(Bruxelles) Les pêcheurs européens pourront continuer d’aller dans les eaux britanniques, mais avec des restrictions accrues et l’épée de Damoclès de renégociations annuelles à partir de 2026 — alors que l’accès à ces zones très poissonneuses est crucial pour leur activité.

Le partage d’avant le Brexit

Le Royaume-Uni possède une zone économique exclusive (ZEE) qui s’étend jusqu’à 200 milles au large de ses côtes — mais dans le cadre communautaire, ces zones étaient mises en commun et gérées de concert par les États de l’UE, via des quotas pour chaque espèce répartis entre les pêcheurs de chaque pays.

Dans l’Atlantique du nord-est et la mer du Nord, une grosse centaines d’espèces étaient ainsi jusqu’à cette année en gestion partagée entre le Royaume-Uni et l’UE.

Un accès « restreint » existe par ailleurs pour plusieurs États européens à des zones situées dans les 6-12 milles marins au large des côtes britanniques, dans les eaux territoriales, en reconnaissance d’activités traditionnelles anciennes.

Les prises des pêcheurs de l’UE dans les eaux britanniques pèsent quelque 650 millions d’euros chaque année. Les flottes de huit pays de l’UE capturent au total 40 % en valeur des prises effectuées dans la zone économique exclusive britannique, selon un rapport du Parlement européen. La Norvège y est aussi présente.

Les nouvelles règles du jeu

Dans le cadre de l’accord post-Brexit conclu jeudi, l’UE transférera au Royaume-Uni 25 % de la valeur des produits pêchés dans les eaux britanniques par les flottes européennes, à l’issue d’une période de transition courant jusqu’en juin 2026, selon des sources européennes et britanniques.

Après cette période de cinq ans et demi, cet accès des pêcheurs européens sera renégocié annuellement.

« Cela représentera 146 millions de livres (soit 160  millions d’euros environ) pour la flotte britannique » chaque année à l’issue de la transition, et « accroîtra d’environ deux tiers les prises des pêcheurs britanniques dans les eaux du Royaume-Uni », précise un document de Downing Street.

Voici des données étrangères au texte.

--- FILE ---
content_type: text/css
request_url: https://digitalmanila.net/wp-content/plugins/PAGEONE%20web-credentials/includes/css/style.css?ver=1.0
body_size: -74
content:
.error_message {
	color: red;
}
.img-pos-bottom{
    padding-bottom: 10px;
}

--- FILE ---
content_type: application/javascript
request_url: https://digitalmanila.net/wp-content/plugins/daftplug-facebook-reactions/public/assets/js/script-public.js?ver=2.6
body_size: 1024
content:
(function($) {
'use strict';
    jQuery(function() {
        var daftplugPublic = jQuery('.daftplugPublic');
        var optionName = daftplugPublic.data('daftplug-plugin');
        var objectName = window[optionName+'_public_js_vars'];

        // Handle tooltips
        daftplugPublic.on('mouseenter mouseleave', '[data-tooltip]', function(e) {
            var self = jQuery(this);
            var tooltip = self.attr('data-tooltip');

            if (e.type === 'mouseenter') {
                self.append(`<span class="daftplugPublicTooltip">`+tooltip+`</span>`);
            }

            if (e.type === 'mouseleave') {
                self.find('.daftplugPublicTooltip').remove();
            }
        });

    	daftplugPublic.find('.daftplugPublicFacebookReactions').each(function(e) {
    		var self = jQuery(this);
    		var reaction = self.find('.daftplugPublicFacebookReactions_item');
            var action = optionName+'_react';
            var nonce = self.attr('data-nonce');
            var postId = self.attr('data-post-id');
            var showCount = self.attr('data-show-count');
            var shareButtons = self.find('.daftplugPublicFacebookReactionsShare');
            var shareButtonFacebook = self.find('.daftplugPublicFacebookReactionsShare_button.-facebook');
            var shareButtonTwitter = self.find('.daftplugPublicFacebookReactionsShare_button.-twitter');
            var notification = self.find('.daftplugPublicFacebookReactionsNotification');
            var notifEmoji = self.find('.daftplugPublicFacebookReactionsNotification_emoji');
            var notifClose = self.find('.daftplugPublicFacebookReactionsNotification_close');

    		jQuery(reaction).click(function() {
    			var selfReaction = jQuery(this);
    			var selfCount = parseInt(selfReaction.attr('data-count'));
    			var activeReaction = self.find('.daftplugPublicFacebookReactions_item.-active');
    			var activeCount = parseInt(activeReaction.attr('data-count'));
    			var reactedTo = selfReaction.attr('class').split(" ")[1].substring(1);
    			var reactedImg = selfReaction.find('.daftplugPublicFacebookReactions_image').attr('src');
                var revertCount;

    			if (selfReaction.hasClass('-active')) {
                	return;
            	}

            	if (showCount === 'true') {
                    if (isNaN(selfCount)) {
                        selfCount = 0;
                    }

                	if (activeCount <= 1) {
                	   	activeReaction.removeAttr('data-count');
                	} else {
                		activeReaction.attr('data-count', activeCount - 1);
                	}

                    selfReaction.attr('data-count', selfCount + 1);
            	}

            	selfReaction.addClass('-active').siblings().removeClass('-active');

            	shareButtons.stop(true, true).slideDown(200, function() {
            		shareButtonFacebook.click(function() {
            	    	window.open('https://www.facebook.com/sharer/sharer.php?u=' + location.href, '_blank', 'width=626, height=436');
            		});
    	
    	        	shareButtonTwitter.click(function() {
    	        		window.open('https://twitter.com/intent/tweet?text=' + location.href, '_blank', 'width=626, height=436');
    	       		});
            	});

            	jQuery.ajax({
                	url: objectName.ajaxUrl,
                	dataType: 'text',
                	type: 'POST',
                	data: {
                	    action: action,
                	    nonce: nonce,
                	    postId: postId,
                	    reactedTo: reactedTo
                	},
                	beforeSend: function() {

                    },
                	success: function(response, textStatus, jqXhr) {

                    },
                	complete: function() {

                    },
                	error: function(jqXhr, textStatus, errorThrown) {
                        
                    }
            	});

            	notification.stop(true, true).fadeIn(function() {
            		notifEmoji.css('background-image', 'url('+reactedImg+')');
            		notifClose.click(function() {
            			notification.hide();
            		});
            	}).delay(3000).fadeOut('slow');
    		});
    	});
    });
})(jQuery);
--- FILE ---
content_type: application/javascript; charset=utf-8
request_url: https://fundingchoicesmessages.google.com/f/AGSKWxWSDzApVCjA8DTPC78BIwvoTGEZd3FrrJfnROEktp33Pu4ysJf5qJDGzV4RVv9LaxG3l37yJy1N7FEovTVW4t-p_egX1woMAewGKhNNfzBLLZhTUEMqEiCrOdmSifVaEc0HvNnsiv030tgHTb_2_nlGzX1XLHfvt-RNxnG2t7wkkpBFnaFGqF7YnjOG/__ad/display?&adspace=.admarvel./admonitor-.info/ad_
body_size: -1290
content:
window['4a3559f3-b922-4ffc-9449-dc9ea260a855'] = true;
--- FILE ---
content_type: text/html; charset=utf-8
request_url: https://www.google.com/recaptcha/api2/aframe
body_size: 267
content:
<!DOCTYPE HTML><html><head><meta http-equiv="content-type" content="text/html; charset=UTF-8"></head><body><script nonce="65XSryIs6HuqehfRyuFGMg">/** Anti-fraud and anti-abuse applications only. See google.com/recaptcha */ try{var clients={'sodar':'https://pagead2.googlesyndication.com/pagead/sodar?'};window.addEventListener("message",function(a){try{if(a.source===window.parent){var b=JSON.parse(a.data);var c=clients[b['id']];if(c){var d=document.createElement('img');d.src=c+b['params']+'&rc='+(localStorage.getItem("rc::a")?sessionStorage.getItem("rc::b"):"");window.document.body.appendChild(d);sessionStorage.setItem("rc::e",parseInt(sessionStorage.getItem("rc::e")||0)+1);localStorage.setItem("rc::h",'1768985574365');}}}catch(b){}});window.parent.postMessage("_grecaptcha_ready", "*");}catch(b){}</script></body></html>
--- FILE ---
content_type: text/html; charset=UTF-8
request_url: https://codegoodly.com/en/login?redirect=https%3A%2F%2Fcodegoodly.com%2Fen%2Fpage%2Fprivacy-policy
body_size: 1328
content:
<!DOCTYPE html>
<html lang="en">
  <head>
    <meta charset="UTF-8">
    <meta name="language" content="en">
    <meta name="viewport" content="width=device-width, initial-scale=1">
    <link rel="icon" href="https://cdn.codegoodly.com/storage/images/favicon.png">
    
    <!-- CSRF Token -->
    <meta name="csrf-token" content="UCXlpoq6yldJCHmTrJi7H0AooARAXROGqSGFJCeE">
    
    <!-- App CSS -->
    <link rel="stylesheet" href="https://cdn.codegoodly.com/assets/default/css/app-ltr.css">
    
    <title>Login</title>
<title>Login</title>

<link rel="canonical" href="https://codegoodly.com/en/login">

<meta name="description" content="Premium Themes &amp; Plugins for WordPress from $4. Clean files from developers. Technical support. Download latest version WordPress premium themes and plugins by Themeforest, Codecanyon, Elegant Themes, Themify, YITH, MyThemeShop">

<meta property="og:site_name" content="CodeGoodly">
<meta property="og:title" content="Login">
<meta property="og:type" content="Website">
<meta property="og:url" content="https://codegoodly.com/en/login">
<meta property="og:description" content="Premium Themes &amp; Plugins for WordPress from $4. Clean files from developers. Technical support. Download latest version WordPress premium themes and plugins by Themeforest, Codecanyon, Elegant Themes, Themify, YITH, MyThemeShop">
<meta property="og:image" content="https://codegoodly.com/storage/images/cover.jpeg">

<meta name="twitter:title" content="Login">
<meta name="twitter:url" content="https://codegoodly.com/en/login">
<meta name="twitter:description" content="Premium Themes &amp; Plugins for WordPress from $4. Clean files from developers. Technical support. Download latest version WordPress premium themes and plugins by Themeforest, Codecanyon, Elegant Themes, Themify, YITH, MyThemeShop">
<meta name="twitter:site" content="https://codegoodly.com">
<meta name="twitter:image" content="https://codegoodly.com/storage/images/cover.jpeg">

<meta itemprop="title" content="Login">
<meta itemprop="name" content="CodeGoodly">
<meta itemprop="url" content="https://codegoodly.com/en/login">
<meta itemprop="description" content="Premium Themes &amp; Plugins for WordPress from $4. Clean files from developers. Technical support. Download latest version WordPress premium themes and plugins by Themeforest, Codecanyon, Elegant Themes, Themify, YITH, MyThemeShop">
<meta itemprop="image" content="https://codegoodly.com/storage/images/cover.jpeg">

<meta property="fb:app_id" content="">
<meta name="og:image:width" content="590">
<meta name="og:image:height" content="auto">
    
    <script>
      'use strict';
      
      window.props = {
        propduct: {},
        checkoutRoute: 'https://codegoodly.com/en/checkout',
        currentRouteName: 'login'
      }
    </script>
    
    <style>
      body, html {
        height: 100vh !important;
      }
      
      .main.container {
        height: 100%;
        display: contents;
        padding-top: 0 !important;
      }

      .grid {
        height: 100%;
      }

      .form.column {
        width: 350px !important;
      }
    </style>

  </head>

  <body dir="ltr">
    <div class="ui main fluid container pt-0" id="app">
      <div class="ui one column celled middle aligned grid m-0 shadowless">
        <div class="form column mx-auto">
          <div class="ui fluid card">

Ces termes correspondent à la dernière offre faite par les Britanniques et recoupent une proposition précédente des Européens.

Par ailleurs, les pêcheurs de l’UE conserveront jusqu’en 2026 l’accès aux zones situées dans les 6-12 milles marins, un accès qui sera là aussi renégocié chaque année à l’issue de la transition.

Cette perspective de discussions annuelles sur les quotas de pêche et l’accès des bateaux européens suscite l’inquiétude du secteur, qui estime que cela empêchera toute visibilité et bloquera les investissements dans des bateaux et infrastructures nécessitant un amortissement sur le long terme.

Le négociateur européen Michel Barnier lui-même avait averti qu’il jugeait cette solution difficilement praticable, étant donné qu’une centaine d’espèces sont en jeu.

Un accès vital pour les pêcheurs de l’UE—

Un quart des prises françaises en volume (environ 20 % en valeur) proviennent des eaux britanniques. La dépendance est encore plus forte pour la Belgique (50 % de ses prises en valeur), l’Irlande (35 %), le Danemark (30 %) et les Pays-Bas (28 %), selon des chiffres 2011-2015. Espagne, Allemagne et Suède sont aussi concernées pour une part moins importante.

Les principales espèces sont des poissons pélagiques (de haute mer) : hareng, maquereau, merlan…. auxquelles s’ajoutent quelques espèces démersales (proches des fonds) : sole, plie, lieu noir.

Au niveau commercial, le Royaume-Uni exporte entre 60 % et 80 % de ses produits de la mer et l’UE absorbait l’an dernier presque 70 % des exportations britanniques de poissons.

Des eaux riches en poissons

Les eaux britanniques sont riches en ressources halieutiques, du fait de mécanismes biologiques.

Les œufs de poissons s’installent le long des côtes françaises et jusqu’au Danemark, zones nourricières car assez peu profondes et sableuses. « Quand ils deviennent adultes, ils partent vers les eaux un peu plus profondes, plus froides et plus oxygénées du nord », selon l’Institut français de recherche pour l’exploitation de la mer (Ifremer). Soit dans les eaux britanniques.

Un phénomène accentué par le changement climatique et particulièrement sensible pour le cabillaud et la plie, espèces très présentes en mer du Nord.